#### What you need to do:
Reproduce the records below, replacing each occurrence of "forested hill" with "wooded hill" and leaving everything else unchanged.

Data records
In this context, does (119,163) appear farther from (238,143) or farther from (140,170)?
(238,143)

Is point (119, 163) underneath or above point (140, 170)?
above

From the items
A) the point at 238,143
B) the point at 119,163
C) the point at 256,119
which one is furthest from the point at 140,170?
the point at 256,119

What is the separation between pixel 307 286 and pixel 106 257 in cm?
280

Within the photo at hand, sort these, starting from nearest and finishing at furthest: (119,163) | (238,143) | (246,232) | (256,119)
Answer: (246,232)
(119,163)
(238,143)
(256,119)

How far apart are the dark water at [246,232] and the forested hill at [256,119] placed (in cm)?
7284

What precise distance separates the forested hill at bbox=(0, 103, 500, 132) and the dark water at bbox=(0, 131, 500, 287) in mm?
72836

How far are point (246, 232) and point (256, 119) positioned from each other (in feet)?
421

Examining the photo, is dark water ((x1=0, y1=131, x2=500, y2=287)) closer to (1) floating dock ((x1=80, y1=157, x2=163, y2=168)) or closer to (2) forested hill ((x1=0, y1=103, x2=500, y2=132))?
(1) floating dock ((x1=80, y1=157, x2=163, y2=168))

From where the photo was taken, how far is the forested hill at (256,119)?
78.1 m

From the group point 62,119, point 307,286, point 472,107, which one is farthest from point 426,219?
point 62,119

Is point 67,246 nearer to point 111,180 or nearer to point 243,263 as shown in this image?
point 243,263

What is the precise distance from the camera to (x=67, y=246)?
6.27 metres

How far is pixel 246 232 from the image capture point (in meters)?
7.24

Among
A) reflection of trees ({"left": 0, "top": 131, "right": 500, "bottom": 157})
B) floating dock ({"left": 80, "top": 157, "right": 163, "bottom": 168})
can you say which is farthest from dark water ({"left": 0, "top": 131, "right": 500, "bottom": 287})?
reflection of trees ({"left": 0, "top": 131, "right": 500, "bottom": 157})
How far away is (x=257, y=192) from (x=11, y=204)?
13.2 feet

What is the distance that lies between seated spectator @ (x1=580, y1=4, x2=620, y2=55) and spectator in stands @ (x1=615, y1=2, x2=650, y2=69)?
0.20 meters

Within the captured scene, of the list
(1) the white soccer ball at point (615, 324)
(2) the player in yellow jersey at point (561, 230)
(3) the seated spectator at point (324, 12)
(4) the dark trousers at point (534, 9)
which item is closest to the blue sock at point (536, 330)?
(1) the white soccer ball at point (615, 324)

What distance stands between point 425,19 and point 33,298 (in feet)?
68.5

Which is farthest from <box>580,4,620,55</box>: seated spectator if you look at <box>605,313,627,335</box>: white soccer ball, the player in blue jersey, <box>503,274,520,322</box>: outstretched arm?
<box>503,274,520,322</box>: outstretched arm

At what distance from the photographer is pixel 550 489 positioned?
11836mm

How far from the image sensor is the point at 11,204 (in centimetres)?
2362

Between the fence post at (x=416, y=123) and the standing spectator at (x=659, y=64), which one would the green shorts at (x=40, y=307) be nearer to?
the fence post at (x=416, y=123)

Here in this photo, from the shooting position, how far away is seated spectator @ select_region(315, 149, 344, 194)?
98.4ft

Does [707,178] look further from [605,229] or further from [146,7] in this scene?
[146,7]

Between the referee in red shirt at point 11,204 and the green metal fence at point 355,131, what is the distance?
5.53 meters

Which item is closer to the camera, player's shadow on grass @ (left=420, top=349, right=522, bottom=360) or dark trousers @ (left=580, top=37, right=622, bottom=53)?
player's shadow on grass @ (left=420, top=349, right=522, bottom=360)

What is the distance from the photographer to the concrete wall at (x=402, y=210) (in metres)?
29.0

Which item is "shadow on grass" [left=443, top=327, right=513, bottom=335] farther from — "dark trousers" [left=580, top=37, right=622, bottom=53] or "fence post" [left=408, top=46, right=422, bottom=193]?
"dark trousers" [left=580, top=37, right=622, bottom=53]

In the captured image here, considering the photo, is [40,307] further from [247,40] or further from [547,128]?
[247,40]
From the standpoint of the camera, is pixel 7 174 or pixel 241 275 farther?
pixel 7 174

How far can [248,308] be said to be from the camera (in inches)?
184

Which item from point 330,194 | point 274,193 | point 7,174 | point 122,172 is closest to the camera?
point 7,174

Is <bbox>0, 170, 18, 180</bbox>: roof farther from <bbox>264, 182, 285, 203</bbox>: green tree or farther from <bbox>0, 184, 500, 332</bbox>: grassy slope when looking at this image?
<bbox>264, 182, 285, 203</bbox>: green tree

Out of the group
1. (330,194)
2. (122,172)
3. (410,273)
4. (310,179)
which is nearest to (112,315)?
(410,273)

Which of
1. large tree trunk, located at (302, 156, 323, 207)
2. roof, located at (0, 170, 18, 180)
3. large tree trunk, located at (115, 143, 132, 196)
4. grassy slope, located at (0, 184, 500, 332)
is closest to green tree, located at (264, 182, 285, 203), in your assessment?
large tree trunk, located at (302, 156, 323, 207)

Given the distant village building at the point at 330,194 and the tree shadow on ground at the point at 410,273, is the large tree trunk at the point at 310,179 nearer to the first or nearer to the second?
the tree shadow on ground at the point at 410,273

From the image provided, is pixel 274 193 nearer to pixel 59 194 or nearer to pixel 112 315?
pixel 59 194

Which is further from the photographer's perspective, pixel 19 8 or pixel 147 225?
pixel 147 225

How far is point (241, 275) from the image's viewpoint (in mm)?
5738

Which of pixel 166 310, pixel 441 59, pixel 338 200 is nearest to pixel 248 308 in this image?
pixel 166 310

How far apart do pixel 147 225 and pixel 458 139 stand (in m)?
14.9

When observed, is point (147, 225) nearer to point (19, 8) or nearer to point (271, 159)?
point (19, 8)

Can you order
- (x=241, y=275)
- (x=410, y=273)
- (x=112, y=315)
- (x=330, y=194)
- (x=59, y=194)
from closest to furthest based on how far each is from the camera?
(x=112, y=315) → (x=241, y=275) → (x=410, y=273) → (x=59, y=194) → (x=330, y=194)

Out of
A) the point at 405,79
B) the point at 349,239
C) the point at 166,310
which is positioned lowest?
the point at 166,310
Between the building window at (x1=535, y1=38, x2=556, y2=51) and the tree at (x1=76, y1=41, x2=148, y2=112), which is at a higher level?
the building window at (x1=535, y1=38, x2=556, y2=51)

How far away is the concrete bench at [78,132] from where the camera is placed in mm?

#### Result for this task:
In this context, does (119,163) appear farther from (238,143) or farther from (140,170)?
(238,143)

Is point (119, 163) underneath or above point (140, 170)?
above

From the items
A) the point at 238,143
B) the point at 119,163
C) the point at 256,119
which one is furthest from the point at 140,170?
the point at 256,119

What is the separation between pixel 307 286 and pixel 106 257 in cm?
280

Within the photo at hand, sort these, starting from nearest and finishing at furthest: (119,163) | (238,143) | (246,232) | (256,119)
Answer: (246,232)
(119,163)
(238,143)
(256,119)

How far apart are the dark water at [246,232] and the wooded hill at [256,119] placed (in cm)?
7284

What precise distance separates the wooded hill at bbox=(0, 103, 500, 132) and the dark water at bbox=(0, 131, 500, 287) in mm?
72836

How far are point (246, 232) and point (256, 119) positioned from each other (in feet)?
421

Examining the photo, is dark water ((x1=0, y1=131, x2=500, y2=287)) closer to (1) floating dock ((x1=80, y1=157, x2=163, y2=168)) or closer to (2) wooded hill ((x1=0, y1=103, x2=500, y2=132))?
(1) floating dock ((x1=80, y1=157, x2=163, y2=168))

From where the photo was taken, how far is the wooded hill at (256,119)?
78.1 m

From the group point 62,119, point 307,286, point 472,107, which one is farthest from point 426,219?
point 62,119

Is point 67,246 nearer to point 111,180 or nearer to point 243,263 as shown in this image?
point 243,263

What is the precise distance from the camera to (x=67, y=246)?
6.27 metres

How far is pixel 246 232 from the image capture point (in meters)?
7.24

Among
A) reflection of trees ({"left": 0, "top": 131, "right": 500, "bottom": 157})
B) floating dock ({"left": 80, "top": 157, "right": 163, "bottom": 168})
can you say which is farthest from dark water ({"left": 0, "top": 131, "right": 500, "bottom": 287})?
reflection of trees ({"left": 0, "top": 131, "right": 500, "bottom": 157})
How far away is (x=257, y=192) from (x=11, y=204)?
13.2 feet

What is the distance that lies between seated spectator @ (x1=580, y1=4, x2=620, y2=55) and spectator in stands @ (x1=615, y1=2, x2=650, y2=69)?
0.20 meters

Within the captured scene, of the list
(1) the white soccer ball at point (615, 324)
(2) the player in yellow jersey at point (561, 230)
(3) the seated spectator at point (324, 12)
(4) the dark trousers at point (534, 9)
which item is closest to the blue sock at point (536, 330)?
(1) the white soccer ball at point (615, 324)

What distance stands between point 425,19 and point 33,298 (in feet)?
68.5

Which is farthest from <box>580,4,620,55</box>: seated spectator if you look at <box>605,313,627,335</box>: white soccer ball, the player in blue jersey, <box>503,274,520,322</box>: outstretched arm?
<box>503,274,520,322</box>: outstretched arm

At what distance from the photographer is pixel 550 489 positioned?
11836mm

How far from the image sensor is the point at 11,204 (in centimetres)?
2362

Between the fence post at (x=416, y=123) and the standing spectator at (x=659, y=64), which one would the green shorts at (x=40, y=307) be nearer to?
the fence post at (x=416, y=123)

Here in this photo, from the shooting position, how far away is seated spectator @ select_region(315, 149, 344, 194)?
98.4ft

Does [707,178] look further from [605,229] or further from [146,7] in this scene?
[146,7]

Between the referee in red shirt at point 11,204 and the green metal fence at point 355,131, what is the distance?
5.53 meters

Which item is closer to the camera, player's shadow on grass @ (left=420, top=349, right=522, bottom=360) or dark trousers @ (left=580, top=37, right=622, bottom=53)?
player's shadow on grass @ (left=420, top=349, right=522, bottom=360)

What is the distance from the photographer to the concrete wall at (x=402, y=210) (in metres)?
29.0

Which item is "shadow on grass" [left=443, top=327, right=513, bottom=335] farther from — "dark trousers" [left=580, top=37, right=622, bottom=53] or "fence post" [left=408, top=46, right=422, bottom=193]?
"dark trousers" [left=580, top=37, right=622, bottom=53]

In the captured image here, considering the photo, is [40,307] further from [247,40] or further from [547,128]?
[247,40]
From the standpoint of the camera, is pixel 7 174 or pixel 241 275 farther?
pixel 7 174

How far can [248,308] be said to be from the camera (in inches)?
184

Which item from point 330,194 | point 274,193 | point 7,174 | point 122,172 is closest to the camera?
point 7,174

Is <bbox>0, 170, 18, 180</bbox>: roof farther from <bbox>264, 182, 285, 203</bbox>: green tree or farther from <bbox>0, 184, 500, 332</bbox>: grassy slope when looking at this image?
<bbox>264, 182, 285, 203</bbox>: green tree

Out of the group
1. (330,194)
2. (122,172)
3. (410,273)
4. (310,179)
which is nearest to (112,315)?
(410,273)

Which of
1. large tree trunk, located at (302, 156, 323, 207)
2. roof, located at (0, 170, 18, 180)
3. large tree trunk, located at (115, 143, 132, 196)
4. grassy slope, located at (0, 184, 500, 332)
is closest to green tree, located at (264, 182, 285, 203), in your assessment?
large tree trunk, located at (302, 156, 323, 207)

Given the distant village building at the point at 330,194 and the tree shadow on ground at the point at 410,273, is the large tree trunk at the point at 310,179 nearer to the first or nearer to the second?
the tree shadow on ground at the point at 410,273

From the image provided, is pixel 274 193 nearer to pixel 59 194 or nearer to pixel 112 315?
pixel 59 194

Which is further from the photographer's perspective, pixel 19 8 or pixel 147 225?
pixel 147 225

How far is point (241, 275) from the image's viewpoint (in mm)?
5738

Which of pixel 166 310, pixel 441 59, pixel 338 200 is nearest to pixel 248 308 in this image?
pixel 166 310

How far apart do pixel 147 225 and pixel 458 139 stand (in m)?
14.9

When observed, is point (147, 225) nearer to point (19, 8) or nearer to point (271, 159)?
point (19, 8)

Can you order
- (x=241, y=275)
- (x=410, y=273)
- (x=112, y=315)
- (x=330, y=194)
- (x=59, y=194)
from closest to furthest based on how far each is from the camera?
(x=112, y=315) → (x=241, y=275) → (x=410, y=273) → (x=59, y=194) → (x=330, y=194)

Out of
A) the point at 405,79
B) the point at 349,239
C) the point at 166,310
which is positioned lowest?
the point at 166,310
Between the building window at (x1=535, y1=38, x2=556, y2=51) and the tree at (x1=76, y1=41, x2=148, y2=112), which is at a higher level?
the building window at (x1=535, y1=38, x2=556, y2=51)

How far away is the concrete bench at [78,132] from where the camera is placed in mm?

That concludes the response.